-- Task material follows --
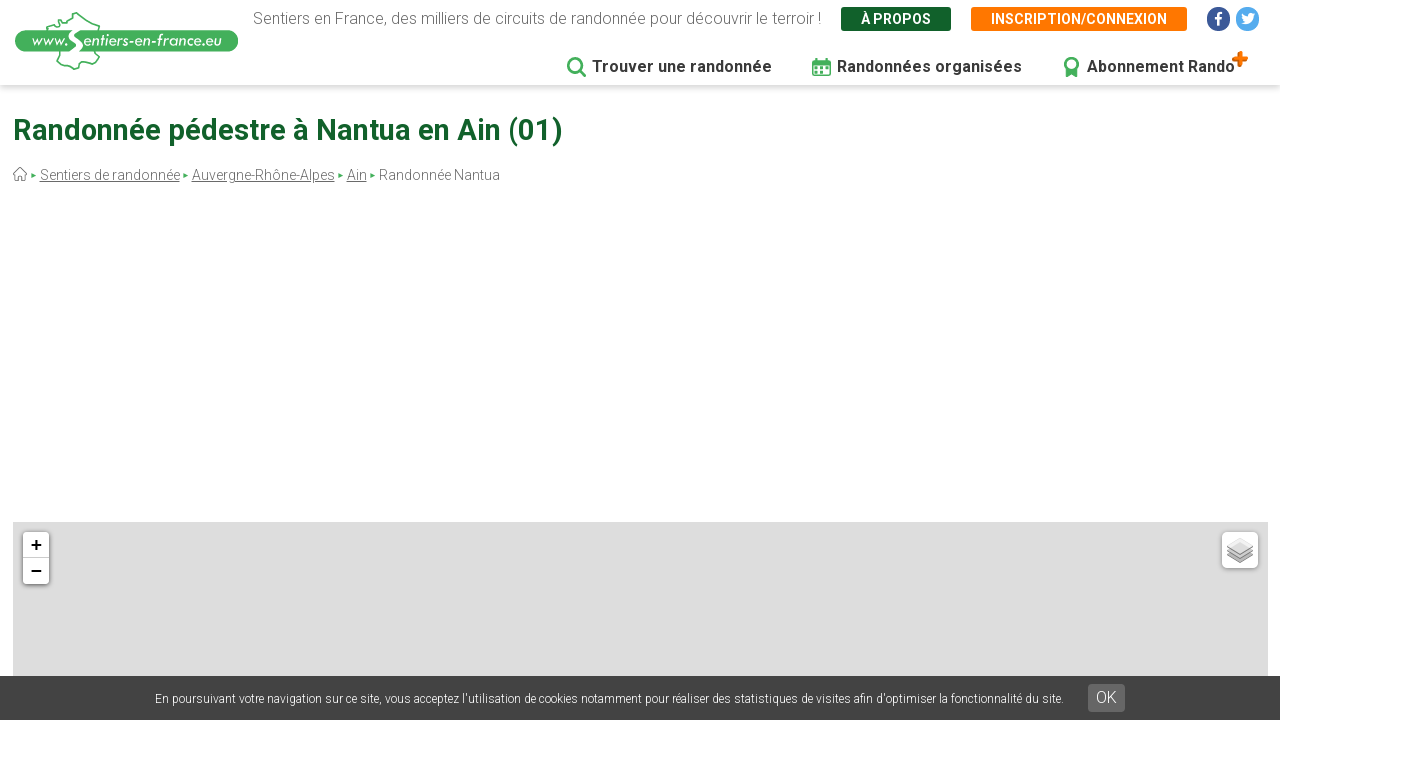

--- FILE ---
content_type: text/html; charset=utf-8
request_url: https://www.google.com/recaptcha/api2/aframe
body_size: 268
content:
<!DOCTYPE HTML><html><head><meta http-equiv="content-type" content="text/html; charset=UTF-8"></head><body><script nonce="elElZMTgTPBF4P0q1k-qtQ">/** Anti-fraud and anti-abuse applications only. See google.com/recaptcha */ try{var clients={'sodar':'https://pagead2.googlesyndication.com/pagead/sodar?'};window.addEventListener("message",function(a){try{if(a.source===window.parent){var b=JSON.parse(a.data);var c=clients[b['id']];if(c){var d=document.createElement('img');d.src=c+b['params']+'&rc='+(localStorage.getItem("rc::a")?sessionStorage.getItem("rc::b"):"");window.document.body.appendChild(d);sessionStorage.setItem("rc::e",parseInt(sessionStorage.getItem("rc::e")||0)+1);localStorage.setItem("rc::h",'1768947023558');}}}catch(b){}});window.parent.postMessage("_grecaptcha_ready", "*");}catch(b){}</script></body></html>

--- FILE ---
content_type: image/svg+xml
request_url: https://www.sentiers-en-france.eu/themes/sef_theme/images/svg/pin-point.svg
body_size: 531
content:
<svg id="placeholder-filled-point" xmlns="http://www.w3.org/2000/svg" width="29.218" height="39.681" viewBox="0 0 29.218 39.681">
  <path id="Tracé_8" data-name="Tracé 8" d="M27.491,0A14.626,14.626,0,0,0,12.883,14.609a14.25,14.25,0,0,0,1.278,5.963C17.813,28.565,24.816,37,26.876,39.4a.813.813,0,0,0,1.232,0c2.059-2.4,9.062-10.833,12.715-18.826A14.244,14.244,0,0,0,42.1,14.609,14.627,14.627,0,0,0,27.491,0Zm0,22.2a7.589,7.589,0,1,1,7.588-7.588A7.6,7.6,0,0,1,27.491,22.2Z" transform="translate(-12.883)" fill="#11612b"/>
</svg>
-- Task material concluded --
In the entries, find every line holding "text" and copy it.

content_type: text/html; charset=utf-8
<!DOCTYPE HTML><html><head><meta http-equiv="content-type" content="text/html; charset=UTF-8"></head><body><script nonce="elElZMTgTPBF4P0q1k-qtQ">/** Anti-fraud and anti-abuse applications only. See google.com/recaptcha */ try{var clients={'sodar':'https://pagead2.googlesyndication.com/pagead/sodar?'};window.addEventListener("message",function(a){try{if(a.source===window.parent){var b=JSON.parse(a.data);var c=clients[b['id']];if(c){var d=document.createElement('img');d.src=c+b['params']+'&rc='+(localStorage.getItem("rc::a")?sessionStorage.getItem("rc::b"):"");window.document.body.appendChild(d);sessionStorage.setItem("rc::e",parseInt(sessionStorage.getItem("rc::e")||0)+1);localStorage.setItem("rc::h",'1768947023558');}}}catch(b){}});window.parent.postMessage("_grecaptcha_ready", "*");}catch(b){}</script></body></html>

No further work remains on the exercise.